Stationed at a base in Michigan, he started work in the mailroom. The year after, he began to get to know Scott, who had also joined the air force after leaving school. “My cousin had talked me into it,” says Scott. As an administrative clerk, Scott regularly found himself in the mailroom, chatting to Herb.
“He had a very curious, intellectual aspect about him,” says Herb. “We had lots of interests in common and both felt different to our colleagues. We were more into culture and we were quite bookish. He also laughed at all my jokes.”
A friendship blossomed between them, but it wasn’t until August 1984, when they became roommates, that their relationship became romantic. While Scott had already been exploring his sexuality, Herb had never considered a same-sex relationship. “Scott shared with me his sexual orientation. At first, I didn’t think that was of interest to me, but as our friendship grew I found there was an intimacy between us. Even now, I’m not sure I identify as gay, as Scott’s the only man I’ve ever had feelings for. It’s more about the person than the gender for me.”
Keen to explore their connection, the two men began dating in secret. “It was the time when Aids was running rampant. There was lots of homophobia and it was illegal to be gay in the military, so it was very hard,” says Scott. Although they tried not to draw attention to themselves, a colleague discovered their relationship and reported them. “They found affectionate cards that Scott had sent to me,” says Herb. “With that information, they felt they could search Scott’s room. They didn’t find enough evidence on me, but they found enough to prove that Scott had been engaging in homosexual behaviour, so they tried to oust him from the service.”
After a long, stressful inquiry, Scott was able to complete his service and retain the education subsidy. “We supported each other through the five-month investigation,” says Scott. “I often look back and realise those should have been five of the worst months of my life, but they were some of the best, because it brought us so close together.”

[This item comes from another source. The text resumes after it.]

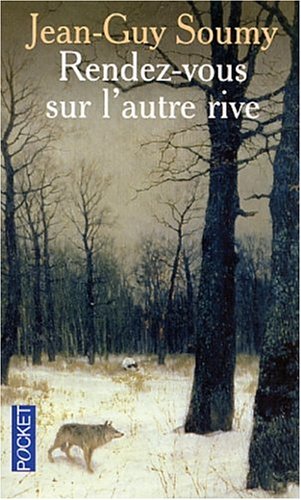 Rendez-vous sur l'autre rive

Scott was reassigned to North Carolina, while Herb went to Japan. They tried to keep in touch for a year, before going their separate ways in 1987. “I hadn’t fully explored my sexuality and I still wanted to explore heterosexuality,” says Herb.

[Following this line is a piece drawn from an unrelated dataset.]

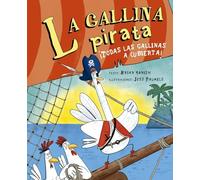 La Gallina Pirata: ¡todas Las Gallinas a Cubierta! / All Hens on Deck (Picarona)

After completing his service and leaving the military, Scott went to Indiana to study, later moving to Oak Park, Illinois, where he still lives, for a job with the US government. Herb also gained a degree, before getting married and having a son. He and his wife split up in 2008 and he moved to Milwaukee in Wisconsin. He now works as a fundraiser for non-profit organisations.

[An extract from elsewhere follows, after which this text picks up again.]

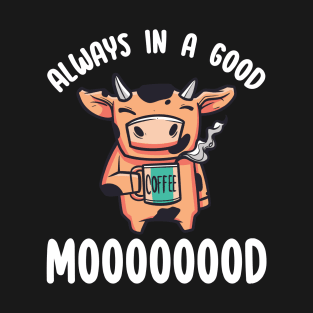 Always In A Good Moood T-Shirt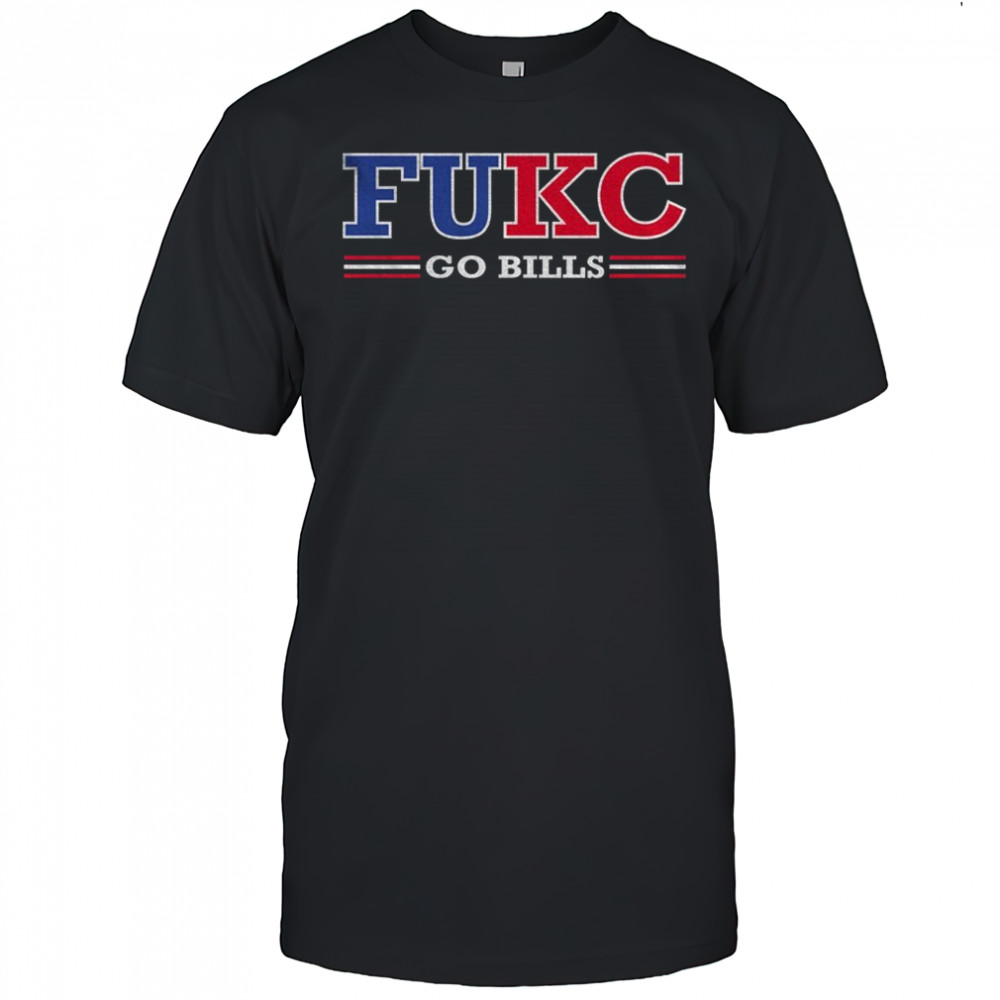 FuKC the Chiefs go Bills Buffalo Bills football Anti-Chiefs shirt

The pair spoke occasionally over the years. Then, in 2013, when Herb’s father died, Scott offered to help him trace his family tree. “I’d got into genealogy,” he says. “We communicated lots more than in previous years.” But it wasn’t until after the pandemic that the spark was reignited between them.
“I was driving near where he lives in 2022 and asked if we could meet up,” says Herb. “He told me he’d still have feelings for me and wasn’t sure if it would be difficult.” Realising he also missed the intimacy they had shared all those years earlier, Herb suggested they get to know each other again. Over the next few months, their relationship evolved romantically.
In June that year, Scott had a stroke. “I went down to take care of him and we started getting into healthy eating together. Now, we go into thrift stores a lot, find nice Mediterranean cooking books and cook together,” says Herb. “At the moment, we live together on weekends and we are starting to plan what our future might look like. I love how attentive he is and how he considers small things that might affect me.”
Scott feels closer to his partner than he ever has. “I always sensed this level of caring that was different from other relationships I had, even 39 years ago. I found him very attractive in 1984 – and I still do.”